Sometimes a scene just won’t come easily. It happens occasionally. Sometimes it happens even on a scene that you know is absolutely necessary. It needs to be in the book. Below are a few suggestions of what sometimes helps me take away that blocking wall brick by brick.
- Come at it from a different viewpoint. Even if it’s something to help you get a better grip on the scene that you don’t plan on using in the final draft. If necessary, you can fix it in the final draft. You might find that the new viewpoint works better than the one you first planned.
- Ask questions of the characters.You might find that something you learn from the answers to the questions reveals a problem with the scene that you didn’t realize was there before.
- Brainstorm or mind map a different way of coming at the scene.
- Freewrite: Just start writing something. Once your fingers are moving. The words might start flowing.
- For a focused version of freewriting, try summarizing the scene. It might let you get past the problem area. The words will begin to flow. Often after a little summarizing, the story will take control and you can finish the scene.
- Skip the scene and go on to the next. You can go back and finish it later.
- Allow the scene to not be perfect. In a paraphrase of a quote: You’re shoveling sand in the first draft. You can make sure it’s a beautiful castle later.
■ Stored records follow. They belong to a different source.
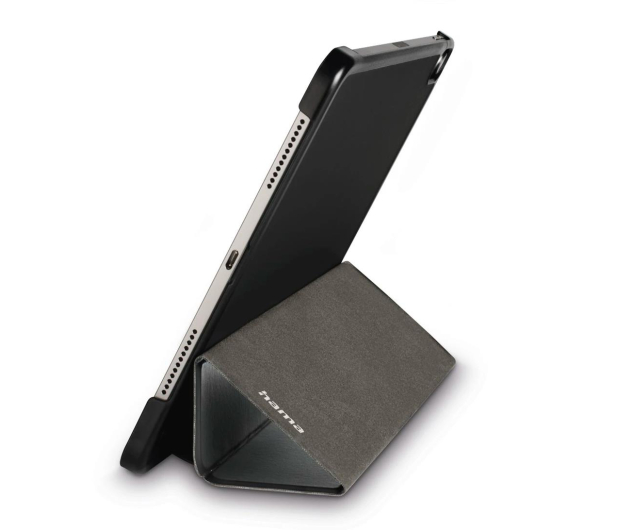 Hama Fold Pen do iPad Air (4.|5. gen.) czarne - 1149587 - zdjęcie 3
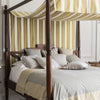 Windsor Curtain Fabric Charcoal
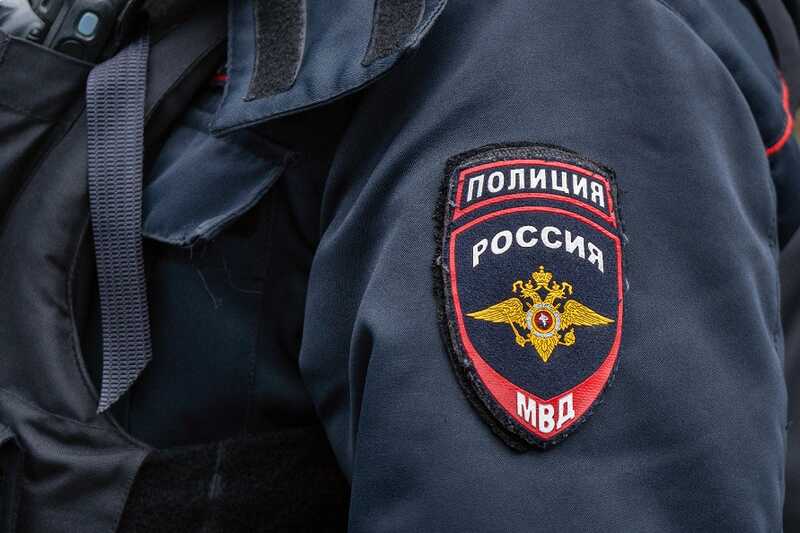 В Подмосковье мужчина, избитый дубинкой, погиб от "сердечной недостаточности"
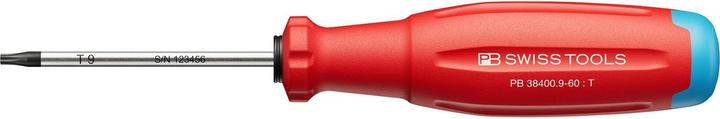 Produktbild PB Swiss Tools TORX®-Schraubenzieher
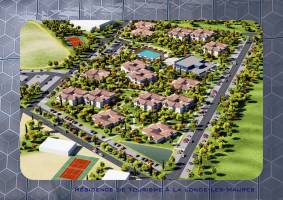 Bruno BASILIEN - CAD ARCHITECTURE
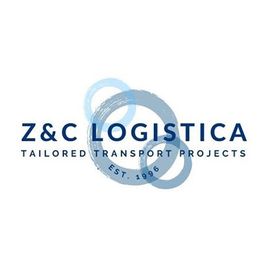 Z&C Logistica S.r.l. International Transport Projects logo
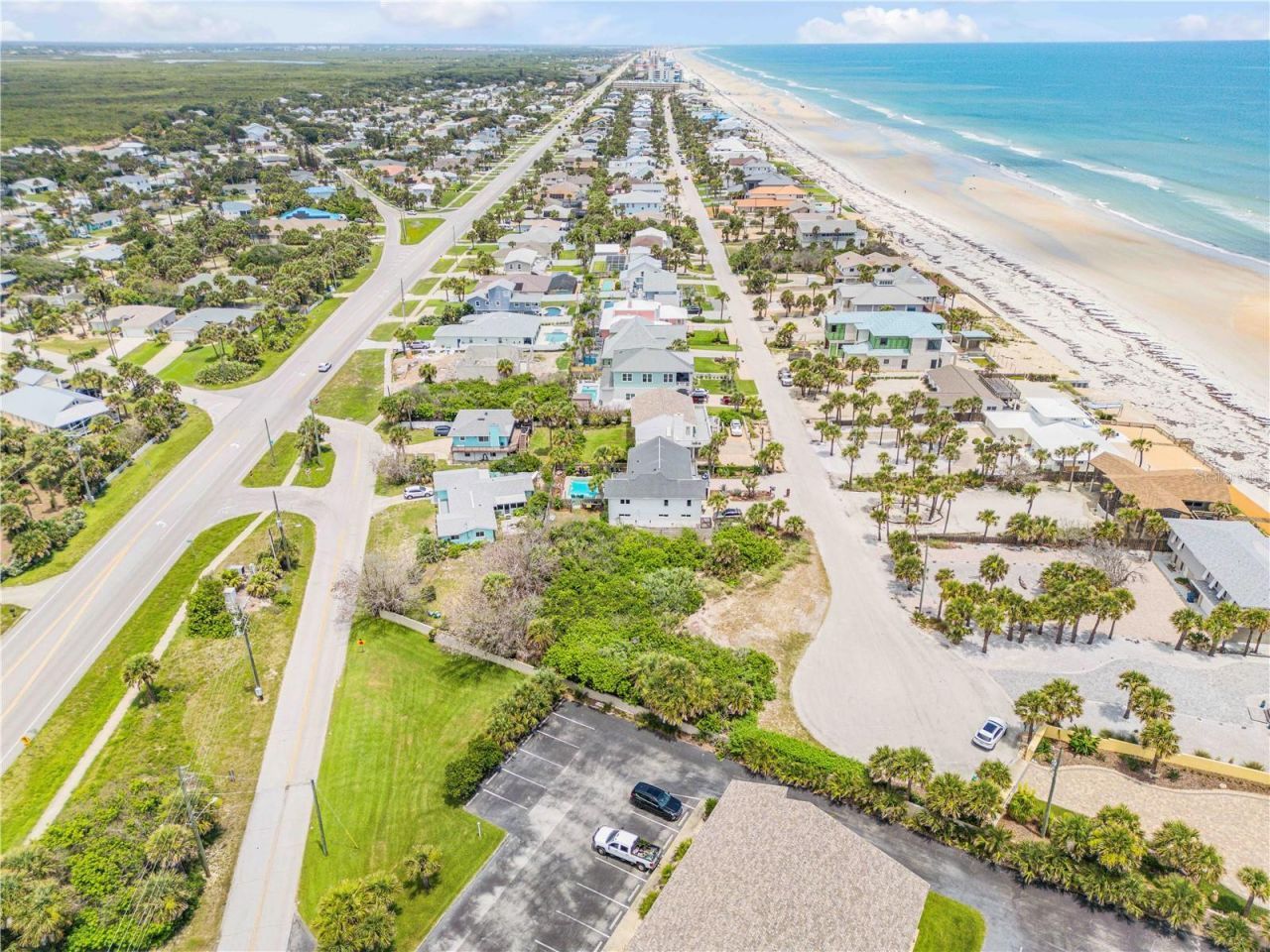 4732 Van Kleeck Drive , New Smyrna Beach, FL 32169 Photo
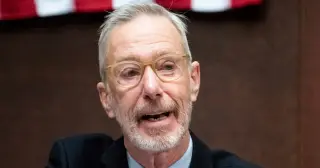Veteran Lynch Holds Off Progressive Challenge in MA-8 Primary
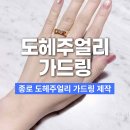 링 | 종로 도헤주얼리 불가리 뉴비비 가드링 구매 후기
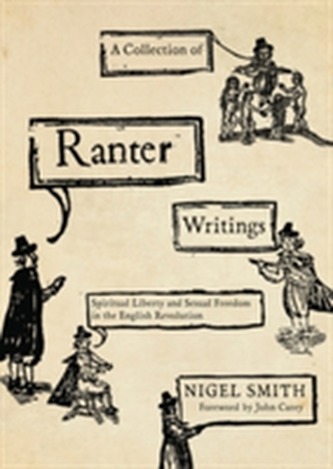 A Collection of Ranter Writings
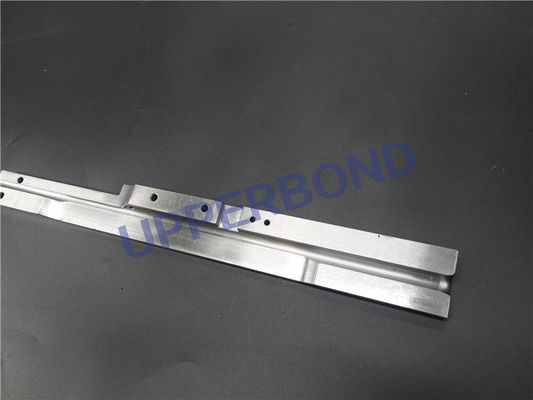 किंग साइज 7.8*84 एमएम एमके8 सिगरेट मशीन के पुर्जे सिगरेट रॉड असेंबली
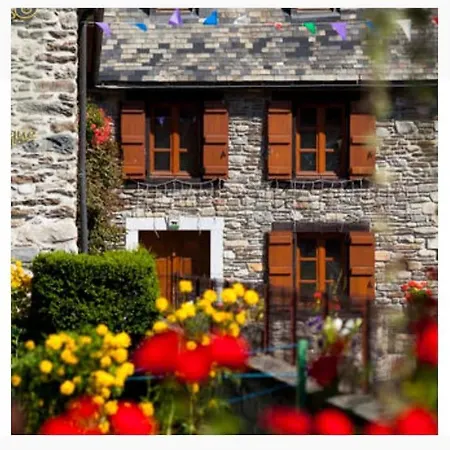 아파트 4-6 Pers Proche Centre Village *
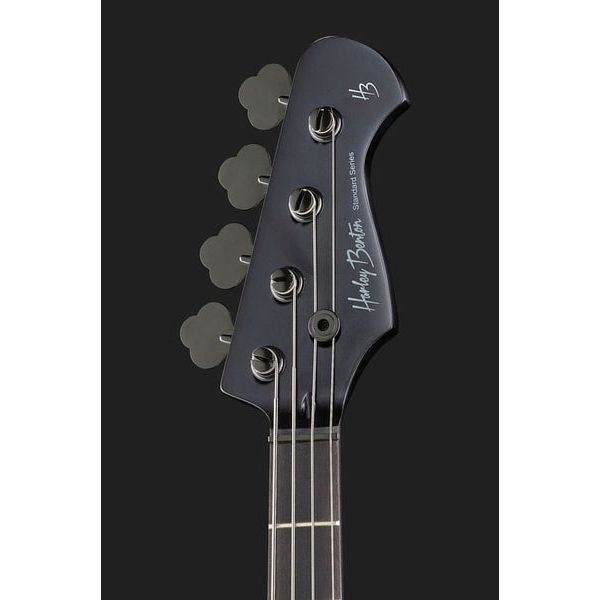 Harley Benton PB-20 SBK Standard Series [6]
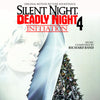 SILENT NIGHT, DEADLY NIGHT 4: INITIATION - Original Soundtrack by Richard Band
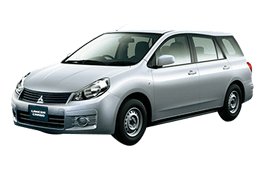 Подбор шин на Mitsubishi Lancer Cargo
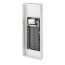 30 Circuit, 30 Space Indoor Load Center Main Breaker, 120/240V (125A)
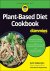 Plant-Based Diet Cookbook F...
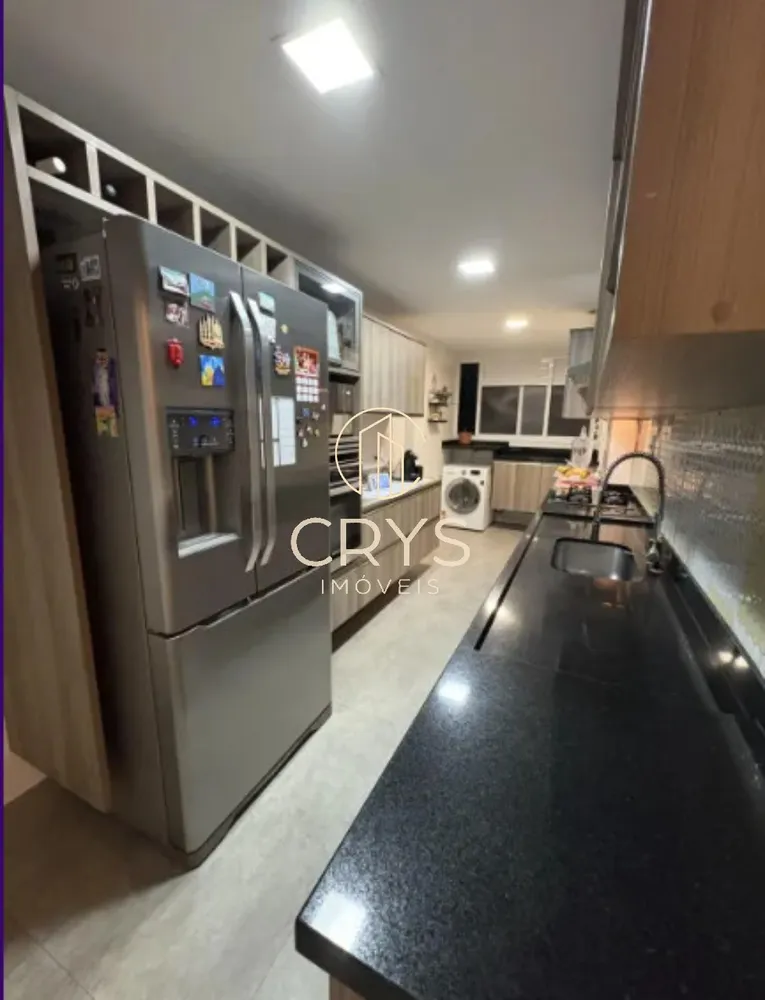 Apartamento, 3 quartos, 115 m² - Foto 2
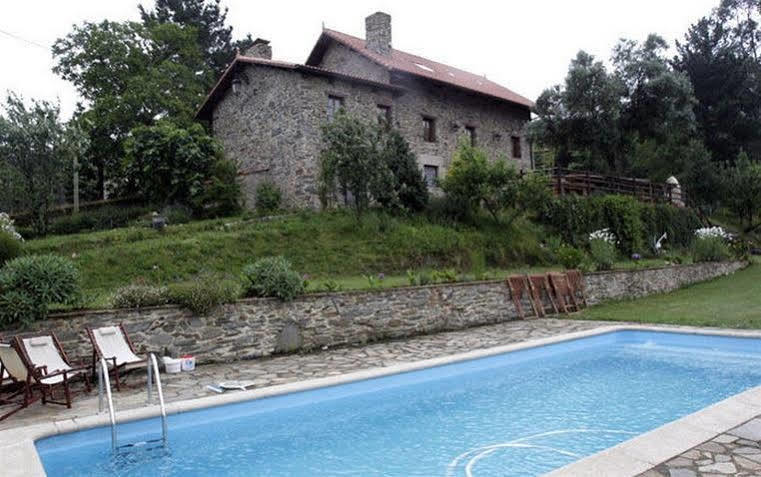 Casa De Sixto Paderne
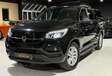 Ssangyong Musso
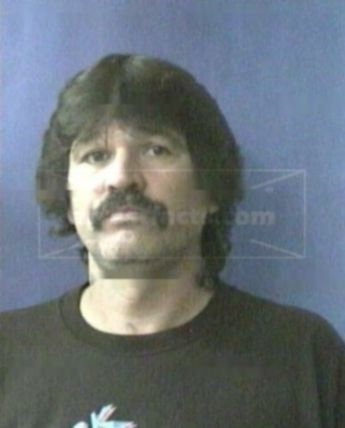 Timothy Wayne Logsdon
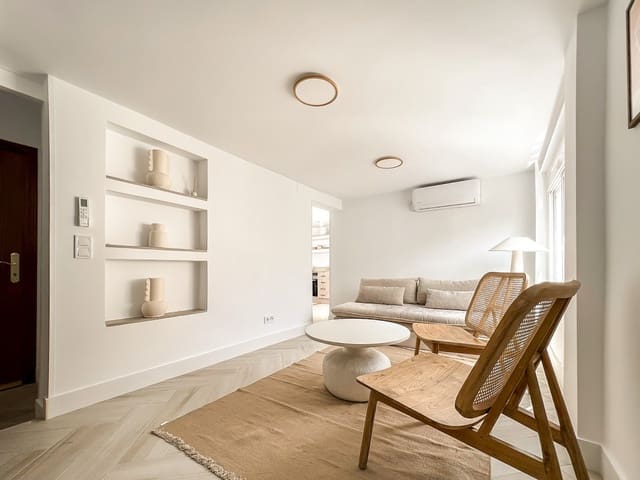 1 slaapkamer Appartement te koop in Alicante stad - € 295.000 (Ref: 9635258)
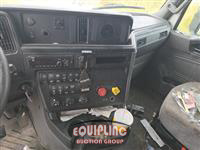2019 International LT625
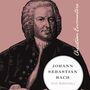 Johann Sebastian Bach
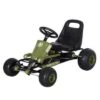HOMCOM Kinder Tretauto Mit Handbremse 2 HOMCOM Kinder Tretauto Mit Handbremse -Homcom 12273473 01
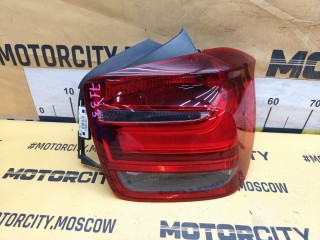 Фонарь, ориг. номер 63217241544, BMW 116i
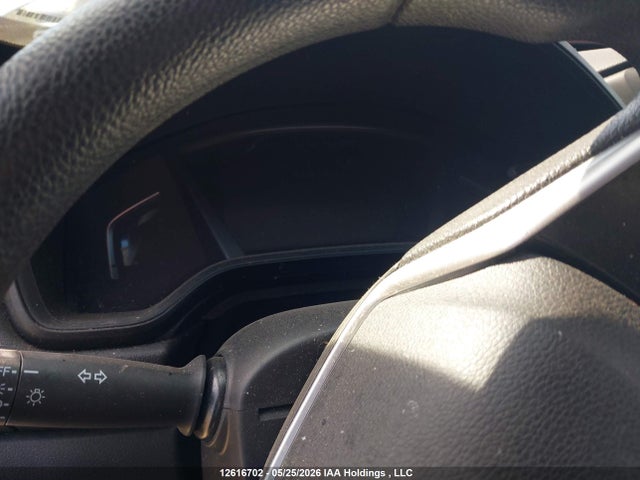 2HKRW2H2XKH107408 Honda CR-V LX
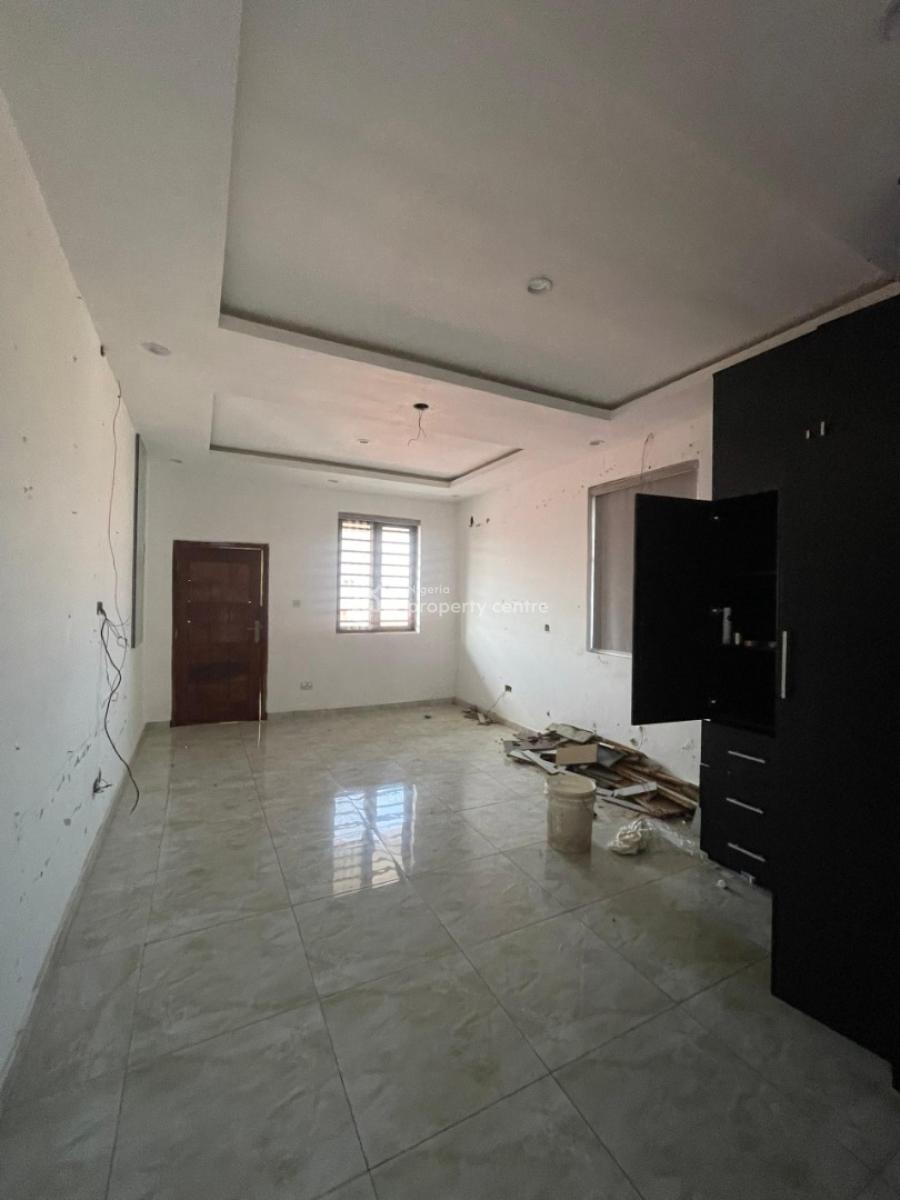 Modern 5-bedroom Detached Duplex with Bq, Ikate, Lekki, Lagos, Detached Duplex for Rent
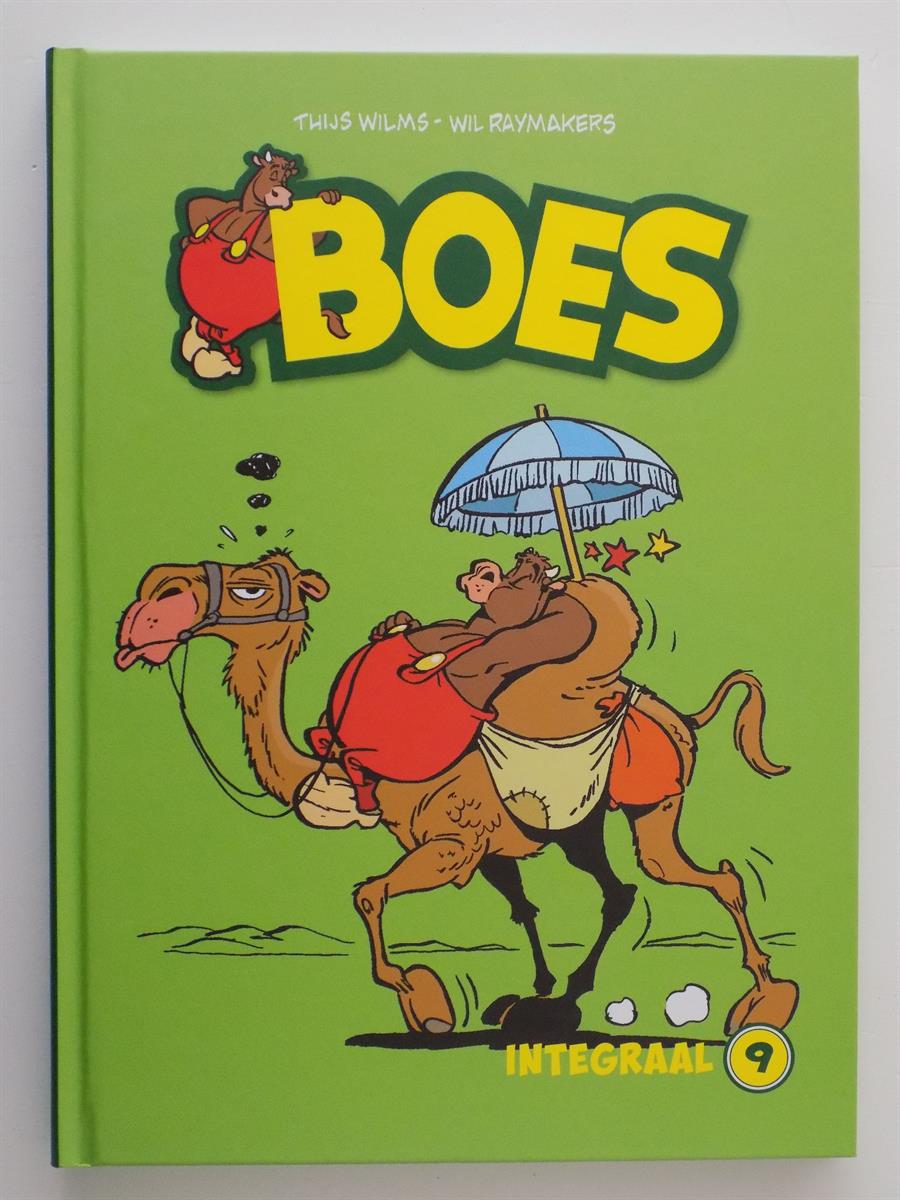 Boes - 09_Boes Integraal 9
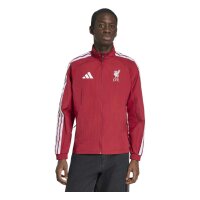adidas FC Liverpool Heim Anthem Trainingsjacke Herren -...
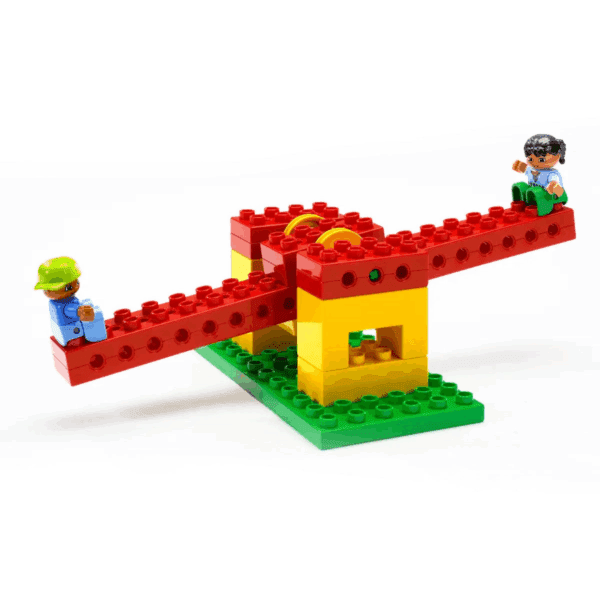 Early Simple Machines Wedo 2+ Junior - Image 3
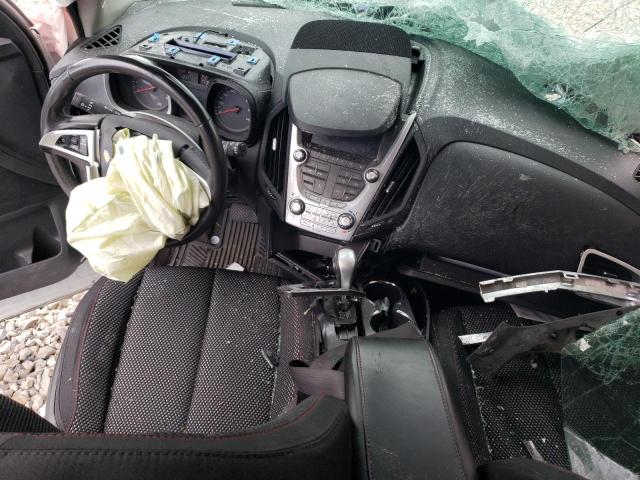2GNFLFE32F6300623 Chevrolet EQUINOX LT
- Step away from the computer or notepad and relax. Go for a walk. Find something that takes your mind off of the problem and allows you to get some distance.
- Try writing in a different place. If you write at a desk, move to another part of the house, outside, or a cafe. (It’s a little cold for outside here, though.)
- Try a different way of writing. If you are on the computer all the time, try a journal or notebook paper. Or you can try a different type of software for a change of pace. Use Word or Scrivener, try google docs or another piece of software.
- Sprints: Writing sprints that is. I can’t recommend these enough. The words build up from writing in short chunks of time that almost anyone can carve out. Tell yourself I’m only going to write for fifteen minutes. Sometimes a short time limit will free you from the tension that might be holding you back.
So there are some of the tips that have helped me get past writer’s block. Do you have any tricks that get you through that wall?